The author distinguishes between managed care and public health
orientations: "MCOs treat the diseases and injuries that
result from alcohol, refer for or provide chemical dependency
services to groups or individuals with alcohol problems, and
publish
educational materials aimed at prevention. Public
health...extends
its efforts to the factors that lead people into alcohol
problems...."
He then states, "With patient behavior being identified as
a major cause of pathology, managed care has started paying
greater
attention to patients' habits in nutrition, alcohol, tobacco,
and exercise...Whereas, at one time, MCOs were accused of
promoting
their preventive services as a marketing ploy, MCOs are now
being
accused of only paying attention to preventive services and not
addressing disease care." The end of the article provides
examples of public health and MCO collaboration in Milwaukee,
with emphasis on agreements by the health department and the
school
health system to provide specific preventive interventions for
enrollees and MCO funding for part-time outreach at Boys and
Girls
Clubs, community health fairs, Head Start, and a weekly
youth-directed
TV show.
Comment. Few of the
articles based on the proceedings
of this CDC conference addressed behavioral health promotion or
presented outcomes.

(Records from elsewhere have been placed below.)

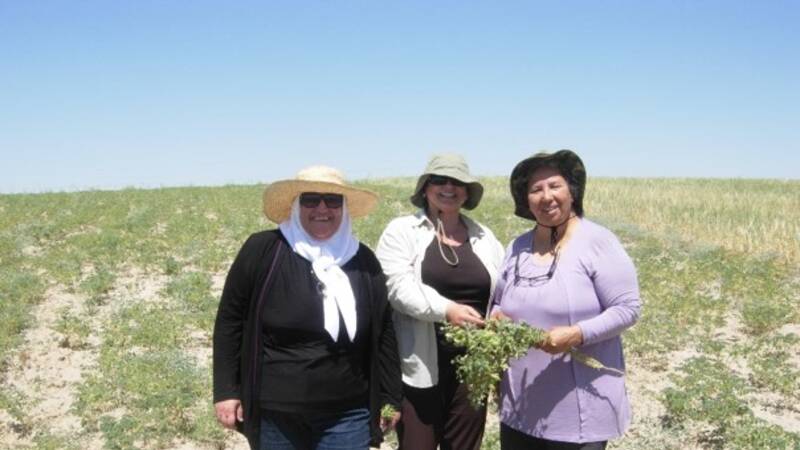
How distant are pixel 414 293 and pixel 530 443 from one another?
88 centimetres

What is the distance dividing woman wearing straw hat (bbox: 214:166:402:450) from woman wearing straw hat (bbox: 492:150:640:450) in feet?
2.16

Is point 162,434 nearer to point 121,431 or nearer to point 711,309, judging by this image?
point 121,431

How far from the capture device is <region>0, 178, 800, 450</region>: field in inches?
216

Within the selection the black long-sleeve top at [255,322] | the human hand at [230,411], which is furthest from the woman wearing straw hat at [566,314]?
the human hand at [230,411]

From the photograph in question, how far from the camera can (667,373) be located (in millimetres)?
6918

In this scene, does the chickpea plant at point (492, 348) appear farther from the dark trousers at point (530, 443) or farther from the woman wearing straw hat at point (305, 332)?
the woman wearing straw hat at point (305, 332)

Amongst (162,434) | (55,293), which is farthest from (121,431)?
(55,293)

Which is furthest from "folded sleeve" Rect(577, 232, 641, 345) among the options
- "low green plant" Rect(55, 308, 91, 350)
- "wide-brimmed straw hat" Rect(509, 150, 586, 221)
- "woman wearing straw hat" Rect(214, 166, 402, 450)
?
"low green plant" Rect(55, 308, 91, 350)

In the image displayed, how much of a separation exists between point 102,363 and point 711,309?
284 inches

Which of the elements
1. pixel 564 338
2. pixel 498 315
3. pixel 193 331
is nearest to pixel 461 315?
pixel 498 315

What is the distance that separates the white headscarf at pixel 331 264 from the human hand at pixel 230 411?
56cm

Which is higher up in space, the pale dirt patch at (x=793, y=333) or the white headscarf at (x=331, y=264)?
the white headscarf at (x=331, y=264)

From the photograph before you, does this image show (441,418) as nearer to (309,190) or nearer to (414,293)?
(414,293)

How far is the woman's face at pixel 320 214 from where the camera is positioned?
10.2ft
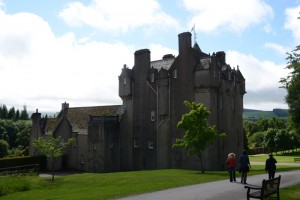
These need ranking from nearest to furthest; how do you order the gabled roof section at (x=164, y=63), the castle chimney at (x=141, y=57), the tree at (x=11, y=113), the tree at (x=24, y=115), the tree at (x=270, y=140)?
the gabled roof section at (x=164, y=63)
the castle chimney at (x=141, y=57)
the tree at (x=270, y=140)
the tree at (x=11, y=113)
the tree at (x=24, y=115)

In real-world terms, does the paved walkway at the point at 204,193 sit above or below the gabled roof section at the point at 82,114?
below

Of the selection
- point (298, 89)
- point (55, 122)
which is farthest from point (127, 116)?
point (298, 89)

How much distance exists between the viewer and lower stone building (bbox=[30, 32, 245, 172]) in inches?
1731

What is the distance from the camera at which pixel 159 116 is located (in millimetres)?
47156

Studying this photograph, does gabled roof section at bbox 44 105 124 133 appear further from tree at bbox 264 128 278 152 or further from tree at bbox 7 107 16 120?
tree at bbox 7 107 16 120

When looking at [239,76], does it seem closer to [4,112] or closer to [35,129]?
[35,129]

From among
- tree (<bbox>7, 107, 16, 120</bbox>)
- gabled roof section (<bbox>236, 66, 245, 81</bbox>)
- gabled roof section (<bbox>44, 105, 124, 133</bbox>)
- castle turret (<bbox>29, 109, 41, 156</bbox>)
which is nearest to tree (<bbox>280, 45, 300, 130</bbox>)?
gabled roof section (<bbox>236, 66, 245, 81</bbox>)

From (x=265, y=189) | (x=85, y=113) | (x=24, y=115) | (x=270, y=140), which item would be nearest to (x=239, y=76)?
(x=85, y=113)

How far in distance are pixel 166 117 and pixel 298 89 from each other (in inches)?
650

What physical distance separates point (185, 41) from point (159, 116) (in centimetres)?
1051

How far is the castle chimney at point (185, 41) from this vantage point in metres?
45.2

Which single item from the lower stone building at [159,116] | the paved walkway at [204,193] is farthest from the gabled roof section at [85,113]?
the paved walkway at [204,193]

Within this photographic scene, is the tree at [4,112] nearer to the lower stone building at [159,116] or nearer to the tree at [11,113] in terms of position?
the tree at [11,113]

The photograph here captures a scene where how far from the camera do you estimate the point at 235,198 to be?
17.9m
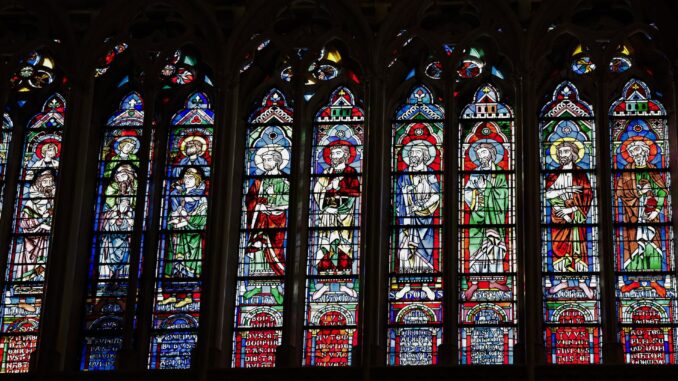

This article authored by a
physician-executive
with the Humana chain of HMOs is interesting because of its many
contradictions. For example, he points out that "community-based
providers want to be reimbursed for case management and health
education
because it is cost-effective" but cites examples of ineffective
MCO prevention investments, such as publishing "educational
materials aimed at prevention" of alcohol-related problems
and funding a weekly TV show. Perhaps community-based providers
should be reinbursed because they know what they're doing?